5. Demikian seterusnya kita dapat melakukan hal-hal yang bersifat Imaginer dalam Refleksi kehidupan sehari-hari.

Dari sini saya ingin menjelaskan bahwa yang saya maksud dengan Perjalanan Imaginer dalam Ruang dan Waktunya Filsafat adalah agar Bapak/Ibu mempelajari SEJARAH FILSAFAT. Dalam khasanah keilmuan, maka Sejarah Filsafat dapat dipelajari melalui Time Line Filsafat.

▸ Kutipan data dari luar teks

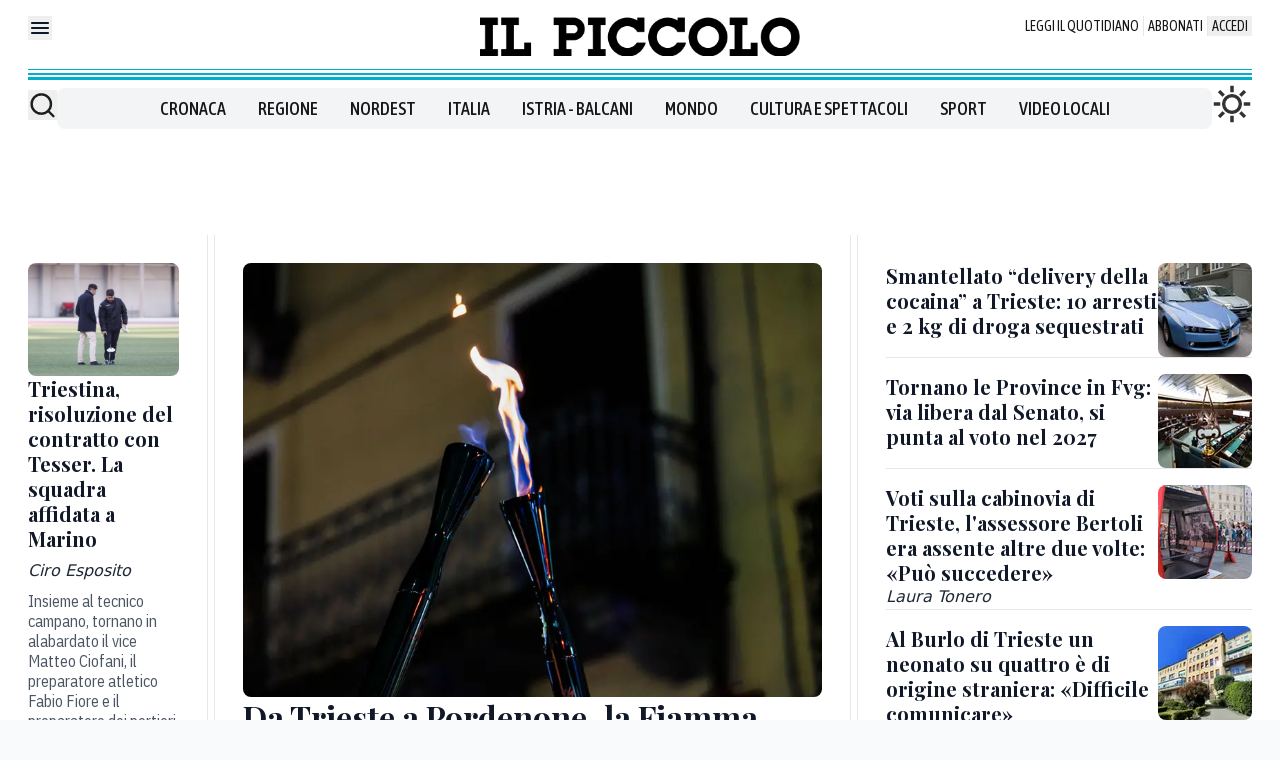

--- FILE ---
content_type: text/x-component
request_url: https://www.ilpiccolo.it/cronaca/burlo-trieste-neonati-stranieri--o7cdnmjh?_rsc=x2qmb
body_size: 48
content:
0:["wxKjhoHujz2E3tkNCzoqN",[["children",["path","cronaca/burlo-trieste-neonati-stranieri--o7cdnmjh","oc"],[["path","cronaca/burlo-trieste-neonati-stranieri--o7cdnmjh","oc"],{"children":["__PAGE__",{}]}],null,null]]]


--- FILE ---
content_type: text/x-component
request_url: https://www.ilpiccolo.it/regione/ritorno-province-fvg-via-libera-riforma-statuto--hs4t631p?_rsc=x2qmb
body_size: 71
content:
0:["wxKjhoHujz2E3tkNCzoqN",[["children",["path","regione/ritorno-province-fvg-via-libera-riforma-statuto--hs4t631p","oc"],[["path","regione/ritorno-province-fvg-via-libera-riforma-statuto--hs4t631p","oc"],{"children":["__PAGE__",{}]}],null,null]]]


--- FILE ---
content_type: text/x-component
request_url: https://www.ilpiccolo.it/cronaca/cabinovia-trieste-bertoli-assenze-vhdbq0nj?_rsc=x2qmb
body_size: 59
content:
0:["wxKjhoHujz2E3tkNCzoqN",[["children",["path","cronaca/cabinovia-trieste-bertoli-assenze-vhdbq0nj","oc"],[["path","cronaca/cabinovia-trieste-bertoli-assenze-vhdbq0nj","oc"],{"children":["__PAGE__",{}]}],null,null]]]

Demikian semoga, pengertian yang cukup sederhana ini dapat dipahami sebagai usaha melengkapi khasanah pemahaman filsafat. Amin

3 comments:

  1. Windi Agustiar Basuki
    16709251055
    S2 Pend. Mat Kelas C – 2016

    Berimajinasi merupakan membayangkan sesuatu yang tentunya pernah dilakukan setiap manusia. Begitu halnya dengan perjalanan imajiner, seperti contohnya apa yang kita lakukan dimasa lampau akan dapat di imajinasikan kembali. Seperti yang diketahui filsafat merupakan pemikiran filsuf, maka kita dapat mempelajari sejarahnya walaupun pada zaman itu kita belum lahir di dunia ini karena itu merupakan perjalanan imajiner filsafat.

    ReplyDelete
  2. Helva Elentriana
    16709251068
    PPS Pend Matematika Kelas D 2016

    Dunia imajener menurut elegi ini adalah tentang ruang yang hanya pada pikiran kita tetapi tidak terjadi secara real/nyata. Kita ketahui bahwa pikiran kita terkait ruang dan waktu. Saya ingin mencoba memberikan contoh lain tentang dunia imajener dalam kehidupan sehari-hari. Misalnya saya sedang duduk di atas kursi di depan kos yang beralamat di Karang Malang Yogyakarta dan saat itu saya membayangkan berada di kota Paris sedang jalan-jalan dan menikmati keindahan kota itu. Kemudian contoh lain lagi ketika kita membaca novel dan kita seakan-akan mengalami keadaan dan kejadian dalam ceritanya. Saya tidak tahu contoh ini benar atau kurang tepat Pak.

    ReplyDelete
  3. Sylviyani Hardiarti
    16709251069
    S2 Pendidikan Matematika Kelas D 2016

    Sebenarnya perjalanan imajiner merupakan sesuatu yang sangat dekat dengan kita dan sering kita alami. Tetapi kita sering tidak menyadarinya. Setiap manusia pasti pernah mengalami perjalanan imajiner, hanya dimensinya saja yang berbeda. Sebagai contoh, setiap hari saya selalu bertemu secara imajiner dengan teman-teman saya dari seluruh Indonesia, pertemuan tersebut bukanlah pertemuan secara tatap muka, melainkan pertemuan secara tidak langsung menggunakan internet. Ilmu yang kita dapatkan dari banyak membaca dan pengalaman hidup menjadi dasar bagi kita untuk memahami bahwa kita sering melakukan perjalanan imajiner dalam hidup ini.